A bus driver was having a hard day. No matter how quickly he drove between bus stops, he simply couldn’t keep to the timetable his bosses had demanded. He came back to the depot with a look of frustration and a feeling of anger.
His boss approached him and asked if all was OK. The bus driver replied, “No, it’s not. How on earth do you expect me to keep to the timetable, if I have to keep picking up passengers?!”
This is obviously a case of a confusion between company goals and company purpose!
I often ask on programs we run ‘What’s your purpose at work?’
To show there is sometimes confusion between purpose and goals, many answers come back that state hitting objectives or targets is ‘what we are here to do’. In other words, they say that their whole reason for working is to hit a goal or goals, or to achieve an objective.
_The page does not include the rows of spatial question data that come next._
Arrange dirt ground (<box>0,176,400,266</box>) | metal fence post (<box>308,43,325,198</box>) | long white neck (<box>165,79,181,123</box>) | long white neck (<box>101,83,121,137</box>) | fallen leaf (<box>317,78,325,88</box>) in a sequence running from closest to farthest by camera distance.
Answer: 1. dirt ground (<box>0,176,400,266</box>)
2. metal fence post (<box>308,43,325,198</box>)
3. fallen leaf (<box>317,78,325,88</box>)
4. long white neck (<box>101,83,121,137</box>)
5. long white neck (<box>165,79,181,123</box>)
A dictionary definition of ‘purpose’ states “the reason for which something exists or is done, made, used, etc.”
The same dictionary defines ‘goal’ as “the result or achievement toward which effort is directed; aim; end.”
So, the main difference revolves around the ‘what’ and the ‘why’.
Jim Rohn once said, ‘If you have a big enough ‘why’ you can achieve any ‘how’.
I take that to mean if we have a clearly defined reason to do something that appeals to our intrinsic motivations, we will find the best way to achieve it.
Next time you ask someone to achieve a goal, ensure they are fully aware of the reasons why the goal is so necessary. That way, they will ‘buy-in’ to the goal, because they recognise the purpose it will serve in achieving it. And you’ll not only get understanding as to why it should be achieved, you’ll also get commitment to achieve it.